For a pdf brochure of these events, please click here.
LECTURE SERIES
Zoom link: https://uni-sydney.zoom.us/j/86251323533?pwd=VkRUdmx
6TER1Qkd1K3RtczgvdDdiQT09 (password: 235471)
Lecture 1. The Contested Middle: Tibetan Debates Regarding How to Understand Madhyamaka
Thursday, 28 October, 6:00-7:30pm
Lecture 2. Can Ultimate Reality Change? The Three Natures/Three Characters Doctrine in Indian Yogācāra and Its Modern Interpreters
Thursday, 4 November, 6:00-7:30pm
Lecture 3. What’s Wrong with Studying Texts? Current Debates in the Field of Buddhist Studies
(With Dr Mark Allon and Dr Jim Rheingans)

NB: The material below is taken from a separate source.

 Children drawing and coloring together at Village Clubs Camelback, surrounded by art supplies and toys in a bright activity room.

Thursday, 11 November, 6:00-7:30pm
PUBLIC TALK
Zoom link: https://uni-sydney.zoom.us/j/86251323533?pwd=VkRUdmx
6TER1Qkd1K3RtczgvdDdiQT09 (password: 235471)

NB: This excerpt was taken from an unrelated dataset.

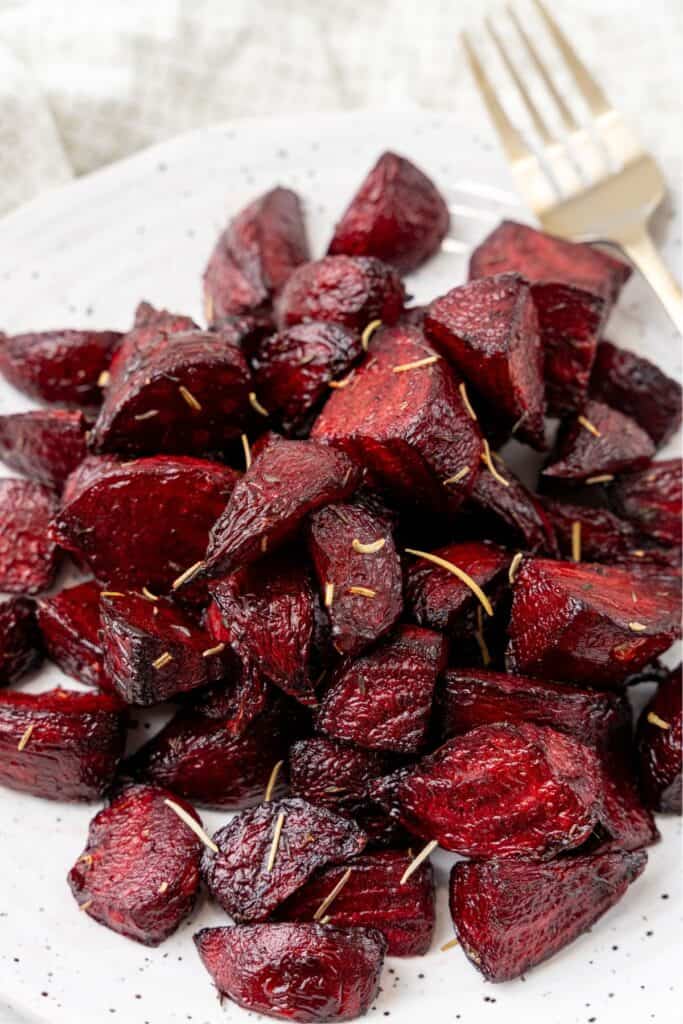 Close up of air fryer beets on a white plate with a fork.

Tibet’s Rivers and Climate Change: How Events in a Remote Area Affect Australia And the World
Thursday, 18 November, 6:00-7:30pm
WORKSHOP
Zoom link: TBA
Reading the Saṃdhinirmocana-sūtra: What Was the Buddha Really Thinking?
Friday, 26 November, 2:00-5:00pm; and
Saturday, 27 November, 27, 2:00-5:00pm
John Powers is a Fellow of the Australian Academy of Humanities and author of 18 books and more than 100 articles and book chapters, mainly focused on the Buddhist history of ideas in India and Tibet. His books include A Bull of a Man: Images of Masculinity, Sex, and the Body in Indian Buddhism (Harvard, 2009) and The Buddha Party: How the Chinese Communist Party Works to Define and Control Tibetan Buddhism (Oxford, 2015).

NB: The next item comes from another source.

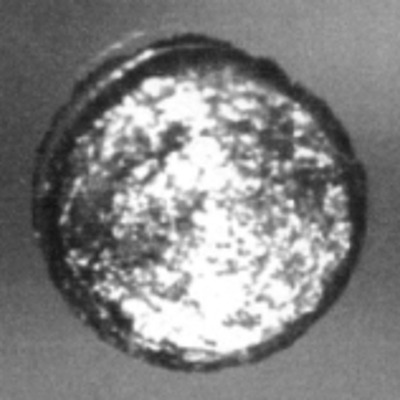 A 1 mm disc of californium next to the crystal structure of its most stable form at ambient conditio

UBEF Visiting Professorship in Buddhist Studies
The University Buddhist Education Foundation (UBEF) Visiting Professorship in Buddhist Studies was established at the University of Sydney in 2009 through the generosity of the UBEF for the purpose of sponsoring an extended visit to Sydney of a distinguished international scholar in any field of Buddhist Studies in order to expose students and academics to current trends in research and to raise the profile of Buddhist Studies in Australia. It is administered by the Department of Indian Sub-continental Studies in the School of Languages and Cultures. Past recipients are Professors Peter Skilling (EFEO, 2009), Geoffrey Samuel (University of Cardiff, 2010), Karen Lang (Virginia, 2011), Bernard Faure (Columbia, 2012), David Eckel (Boston University, 2013), Richard Salomon (University of Washington, 2016), Lara Braitstein (McGill University, 2018) and Michael Zimmerman (University of Hamburg, 2019).